[SERVER-17114] WiredTiger capped collection cursor needs to go DEAD when restoreState to a deleted doc Created: 29/Jan/15  Updated: 18/Sep/15  Resolved: 03/Feb/15

Status: Closed
Project: Core Server
Component/s: Replication
Affects Version/s: 3.0.0-rc7
Fix Version/s: 3.0.0-rc8

Type: Bug Priority: Critical - P2
Reporter: Michael Grundy Assignee: Eric Milkie
Resolution: Done Votes: 0
Labels: 28qa
Remaining Estimate: Not Specified
Time Spent: Not Specified
Original Estimate: Not Specified

Attachments: File shard2-02.log.gz     File shard2-03.log.gz    
Issue Links:
Related
related to SERVER-17181 Correctly invalidate RocksDB cursor w... Closed
Backwards Compatibility: Fully Compatible
Operating System: ALL
Steps To Reproduce:

3 member replica set, c3.2xlarge instances, 8 cpu, 15g

Socialite load workload: java -jar target/socialite-0.0.1-SNAPSHOT.jar load --users 10000000 --maxfollows 1000 --messages 2000 --threads 32 sample-config.yml

Participants:

 Description   

Running a heavy insert workload on a three node replica set, the secondaries fell behind. One quit with Fatal Assertion 18750, the other stayed in RECOVERING.

It seems that after going into RECOVERING the secondary tried syncing from the other secondary, which had also gone into RECOVERING (EDIT: the secondary that asserted went into recovery before the other secondary) and then asserted:

2015-01-29T11:30:54.612+0000 I REPL     [ReplicationExecutor] syncing from: shard2-01.testdomain.com:27017
2015-01-29T11:30:54.615+0000 W REPL     [rsBackgroundSync] we are too stale to use shard2-01.testdomain.com:27017 as a sync source
2015-01-29T11:30:54.615+0000 I REPL     [ReplicationExecutor] could not find member to sync from 
2015-01-29T11:30:54.615+0000 I REPL     [rsBackgroundSync] replSet error RS102 too stale to catch up
2015-01-29T11:30:54.617+0000 I REPL     [rsBackgroundSync] replSet our last optime : Jan 29 09:56:58 54ca03ea:1c1f
2015-01-29T11:30:54.617+0000 I REPL     [rsBackgroundSync] replSet oldest available is Jan 29 10:03:57 54ca058d:1803
2015-01-29T11:30:54.617+0000 I REPL     [rsBackgroundSync] replSet See http://dochub.mongodb.org/core/resyncingaverystalereplicasetmember
2015-01-29T11:30:54.737+0000 I REPL     [ReplicationExecutor] transition to RECOVERING
2015-01-29T11:30:54.925+0000 I NETWORK  [conn3286] end connection 10.93.30.140:59321 (5 connections now open)

**INPUT DATA:**
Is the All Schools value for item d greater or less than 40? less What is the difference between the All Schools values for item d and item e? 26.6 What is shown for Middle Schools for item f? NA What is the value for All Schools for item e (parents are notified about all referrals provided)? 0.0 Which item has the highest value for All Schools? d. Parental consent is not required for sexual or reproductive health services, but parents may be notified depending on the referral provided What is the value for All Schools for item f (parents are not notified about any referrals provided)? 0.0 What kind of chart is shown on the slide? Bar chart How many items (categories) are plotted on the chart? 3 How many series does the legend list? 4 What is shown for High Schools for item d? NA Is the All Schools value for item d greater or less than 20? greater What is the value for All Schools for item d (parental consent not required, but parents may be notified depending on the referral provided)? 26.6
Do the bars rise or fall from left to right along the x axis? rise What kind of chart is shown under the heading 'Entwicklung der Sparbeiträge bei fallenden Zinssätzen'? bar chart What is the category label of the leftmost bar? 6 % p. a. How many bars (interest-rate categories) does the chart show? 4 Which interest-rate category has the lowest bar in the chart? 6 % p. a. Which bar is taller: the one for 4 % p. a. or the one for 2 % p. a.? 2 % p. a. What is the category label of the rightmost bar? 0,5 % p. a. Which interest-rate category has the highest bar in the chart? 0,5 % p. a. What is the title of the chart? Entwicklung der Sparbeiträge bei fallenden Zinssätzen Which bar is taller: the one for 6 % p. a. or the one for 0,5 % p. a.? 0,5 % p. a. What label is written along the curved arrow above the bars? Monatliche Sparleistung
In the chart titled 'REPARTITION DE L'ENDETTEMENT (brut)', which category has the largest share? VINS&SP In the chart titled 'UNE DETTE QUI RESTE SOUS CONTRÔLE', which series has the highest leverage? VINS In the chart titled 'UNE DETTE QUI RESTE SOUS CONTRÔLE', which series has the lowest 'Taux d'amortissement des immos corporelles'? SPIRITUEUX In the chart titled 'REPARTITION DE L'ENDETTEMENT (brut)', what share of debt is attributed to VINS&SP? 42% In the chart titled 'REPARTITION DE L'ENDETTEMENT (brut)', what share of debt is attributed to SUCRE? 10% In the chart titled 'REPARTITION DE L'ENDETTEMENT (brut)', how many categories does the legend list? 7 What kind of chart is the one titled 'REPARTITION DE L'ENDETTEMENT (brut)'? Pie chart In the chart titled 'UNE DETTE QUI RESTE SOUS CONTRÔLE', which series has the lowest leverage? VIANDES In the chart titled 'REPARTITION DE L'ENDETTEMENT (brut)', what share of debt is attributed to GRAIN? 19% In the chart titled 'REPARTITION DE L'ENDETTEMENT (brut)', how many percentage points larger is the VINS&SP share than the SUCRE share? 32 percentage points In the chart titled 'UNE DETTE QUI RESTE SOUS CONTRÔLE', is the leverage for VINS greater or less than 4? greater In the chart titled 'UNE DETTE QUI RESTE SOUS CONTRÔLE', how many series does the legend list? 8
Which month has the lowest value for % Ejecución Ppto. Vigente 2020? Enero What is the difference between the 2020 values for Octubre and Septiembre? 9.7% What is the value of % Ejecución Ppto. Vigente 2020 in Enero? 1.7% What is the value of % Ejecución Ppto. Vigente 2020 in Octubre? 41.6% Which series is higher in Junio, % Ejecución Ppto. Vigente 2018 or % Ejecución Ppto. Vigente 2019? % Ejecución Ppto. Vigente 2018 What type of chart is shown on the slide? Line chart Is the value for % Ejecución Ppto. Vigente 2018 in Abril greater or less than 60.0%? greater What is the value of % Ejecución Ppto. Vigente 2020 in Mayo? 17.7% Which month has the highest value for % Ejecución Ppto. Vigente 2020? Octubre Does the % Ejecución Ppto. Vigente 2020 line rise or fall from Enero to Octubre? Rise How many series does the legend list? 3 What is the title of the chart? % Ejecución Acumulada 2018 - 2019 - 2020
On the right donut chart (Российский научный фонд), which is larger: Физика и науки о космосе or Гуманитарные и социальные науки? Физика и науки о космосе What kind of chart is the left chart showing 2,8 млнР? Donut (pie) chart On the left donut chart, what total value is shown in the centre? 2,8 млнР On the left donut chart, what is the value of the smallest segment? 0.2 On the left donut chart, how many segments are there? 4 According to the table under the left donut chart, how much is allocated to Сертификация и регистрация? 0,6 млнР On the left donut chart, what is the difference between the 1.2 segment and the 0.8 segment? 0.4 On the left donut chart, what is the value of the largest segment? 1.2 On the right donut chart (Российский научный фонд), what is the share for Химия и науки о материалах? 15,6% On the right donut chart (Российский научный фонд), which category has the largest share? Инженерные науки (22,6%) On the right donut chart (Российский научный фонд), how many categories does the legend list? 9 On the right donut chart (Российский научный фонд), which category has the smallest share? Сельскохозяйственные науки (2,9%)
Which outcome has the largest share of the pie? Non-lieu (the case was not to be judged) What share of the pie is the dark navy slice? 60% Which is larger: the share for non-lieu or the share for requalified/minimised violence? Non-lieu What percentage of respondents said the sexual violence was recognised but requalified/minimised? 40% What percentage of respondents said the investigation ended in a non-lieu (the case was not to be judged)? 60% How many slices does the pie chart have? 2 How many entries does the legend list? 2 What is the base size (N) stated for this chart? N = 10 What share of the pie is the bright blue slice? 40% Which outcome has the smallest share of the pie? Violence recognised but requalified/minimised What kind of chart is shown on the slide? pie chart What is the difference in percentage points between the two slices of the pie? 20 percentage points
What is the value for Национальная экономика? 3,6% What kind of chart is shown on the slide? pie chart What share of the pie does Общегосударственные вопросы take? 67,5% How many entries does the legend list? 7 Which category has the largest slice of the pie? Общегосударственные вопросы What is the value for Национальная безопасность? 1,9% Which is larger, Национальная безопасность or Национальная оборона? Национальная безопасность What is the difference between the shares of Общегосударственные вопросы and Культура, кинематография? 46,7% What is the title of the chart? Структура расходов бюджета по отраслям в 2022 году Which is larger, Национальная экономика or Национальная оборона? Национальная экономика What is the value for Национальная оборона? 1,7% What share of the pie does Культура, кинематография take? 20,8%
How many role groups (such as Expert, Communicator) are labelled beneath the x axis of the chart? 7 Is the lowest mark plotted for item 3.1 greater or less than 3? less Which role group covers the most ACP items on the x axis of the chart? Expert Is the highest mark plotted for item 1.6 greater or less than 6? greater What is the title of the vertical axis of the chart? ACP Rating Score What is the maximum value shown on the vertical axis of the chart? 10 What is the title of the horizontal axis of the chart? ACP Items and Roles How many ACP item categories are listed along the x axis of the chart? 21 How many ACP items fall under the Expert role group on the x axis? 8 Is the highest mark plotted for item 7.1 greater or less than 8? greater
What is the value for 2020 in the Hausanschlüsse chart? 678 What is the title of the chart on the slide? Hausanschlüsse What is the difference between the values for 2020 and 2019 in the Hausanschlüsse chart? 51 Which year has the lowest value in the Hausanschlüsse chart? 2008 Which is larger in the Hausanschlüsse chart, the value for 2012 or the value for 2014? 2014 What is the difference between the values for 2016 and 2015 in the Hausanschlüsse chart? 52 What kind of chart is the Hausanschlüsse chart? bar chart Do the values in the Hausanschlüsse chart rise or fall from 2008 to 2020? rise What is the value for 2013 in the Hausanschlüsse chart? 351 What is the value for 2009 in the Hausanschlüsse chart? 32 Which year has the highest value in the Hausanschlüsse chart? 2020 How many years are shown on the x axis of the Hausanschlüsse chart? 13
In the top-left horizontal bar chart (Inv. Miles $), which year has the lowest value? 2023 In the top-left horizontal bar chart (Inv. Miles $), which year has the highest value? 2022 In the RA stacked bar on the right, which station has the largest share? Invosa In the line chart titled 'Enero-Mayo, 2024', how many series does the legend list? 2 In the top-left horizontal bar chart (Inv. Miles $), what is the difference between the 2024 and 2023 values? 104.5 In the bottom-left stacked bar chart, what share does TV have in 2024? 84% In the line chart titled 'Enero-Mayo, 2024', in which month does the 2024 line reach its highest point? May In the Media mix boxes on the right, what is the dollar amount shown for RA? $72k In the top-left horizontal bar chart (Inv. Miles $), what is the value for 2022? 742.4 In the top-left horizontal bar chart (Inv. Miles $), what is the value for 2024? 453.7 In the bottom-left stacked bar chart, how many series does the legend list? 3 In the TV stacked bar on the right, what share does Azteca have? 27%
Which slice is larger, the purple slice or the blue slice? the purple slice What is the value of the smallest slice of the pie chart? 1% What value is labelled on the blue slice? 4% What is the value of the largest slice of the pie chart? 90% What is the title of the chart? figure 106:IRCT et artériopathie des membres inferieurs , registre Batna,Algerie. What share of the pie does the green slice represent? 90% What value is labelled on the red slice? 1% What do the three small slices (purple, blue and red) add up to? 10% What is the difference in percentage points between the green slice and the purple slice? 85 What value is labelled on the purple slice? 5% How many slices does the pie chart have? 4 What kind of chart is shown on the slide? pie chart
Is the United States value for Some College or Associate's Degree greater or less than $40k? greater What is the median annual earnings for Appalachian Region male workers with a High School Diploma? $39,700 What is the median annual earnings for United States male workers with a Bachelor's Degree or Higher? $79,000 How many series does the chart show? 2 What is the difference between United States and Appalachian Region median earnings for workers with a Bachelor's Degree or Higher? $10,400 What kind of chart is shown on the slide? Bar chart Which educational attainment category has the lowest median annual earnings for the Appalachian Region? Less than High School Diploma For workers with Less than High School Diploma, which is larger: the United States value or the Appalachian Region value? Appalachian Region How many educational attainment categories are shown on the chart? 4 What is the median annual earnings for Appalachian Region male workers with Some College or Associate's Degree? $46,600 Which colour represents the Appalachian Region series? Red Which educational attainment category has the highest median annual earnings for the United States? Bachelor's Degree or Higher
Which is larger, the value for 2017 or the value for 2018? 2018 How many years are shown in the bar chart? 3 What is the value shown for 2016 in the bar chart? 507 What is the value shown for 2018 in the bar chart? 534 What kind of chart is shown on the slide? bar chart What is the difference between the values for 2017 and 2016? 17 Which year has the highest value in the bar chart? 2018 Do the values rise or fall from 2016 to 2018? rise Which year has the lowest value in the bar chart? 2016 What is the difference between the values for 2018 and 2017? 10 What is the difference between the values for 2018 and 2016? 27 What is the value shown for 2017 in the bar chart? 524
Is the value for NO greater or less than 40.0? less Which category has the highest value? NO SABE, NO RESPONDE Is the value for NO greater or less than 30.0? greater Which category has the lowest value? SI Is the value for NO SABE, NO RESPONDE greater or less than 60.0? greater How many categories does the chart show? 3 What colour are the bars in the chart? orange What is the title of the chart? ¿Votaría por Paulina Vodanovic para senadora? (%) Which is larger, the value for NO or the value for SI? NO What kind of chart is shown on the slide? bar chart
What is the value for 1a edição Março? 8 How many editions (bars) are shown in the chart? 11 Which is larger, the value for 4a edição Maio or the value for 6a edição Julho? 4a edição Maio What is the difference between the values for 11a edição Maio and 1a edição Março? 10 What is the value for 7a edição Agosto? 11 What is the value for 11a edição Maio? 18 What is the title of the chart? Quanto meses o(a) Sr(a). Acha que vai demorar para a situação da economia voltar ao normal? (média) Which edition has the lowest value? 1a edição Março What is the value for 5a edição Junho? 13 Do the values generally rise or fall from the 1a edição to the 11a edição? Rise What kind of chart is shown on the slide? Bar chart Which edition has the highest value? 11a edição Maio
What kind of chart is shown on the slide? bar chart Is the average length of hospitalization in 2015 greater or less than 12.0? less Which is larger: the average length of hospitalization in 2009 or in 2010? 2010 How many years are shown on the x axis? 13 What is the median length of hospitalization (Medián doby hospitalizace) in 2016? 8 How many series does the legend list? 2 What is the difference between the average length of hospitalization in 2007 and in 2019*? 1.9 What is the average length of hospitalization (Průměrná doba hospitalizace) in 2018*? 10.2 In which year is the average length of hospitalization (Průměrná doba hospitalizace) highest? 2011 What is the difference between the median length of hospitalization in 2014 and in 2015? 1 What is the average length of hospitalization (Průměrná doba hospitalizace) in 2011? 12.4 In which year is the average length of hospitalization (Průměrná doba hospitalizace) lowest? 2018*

**THE TASK:**
Duplicate the part of the SERVER-17114 bug report from "3 member replica" to "stayed in RECOVERING.".

**SOLUTION BELOW:**
3 member replica set, c3.2xlarge instances, 8 cpu, 15g

Socialite load workload: java -jar target/socialite-0.0.1-SNAPSHOT.jar load --users 10000000 --maxfollows 1000 --messages 2000 --threads 32 sample-config.yml

Participants:

 Description   

Running a heavy insert workload on a three node replica set, the secondaries fell behind. One quit with Fatal Assertion 18750, the other stayed in RECOVERING.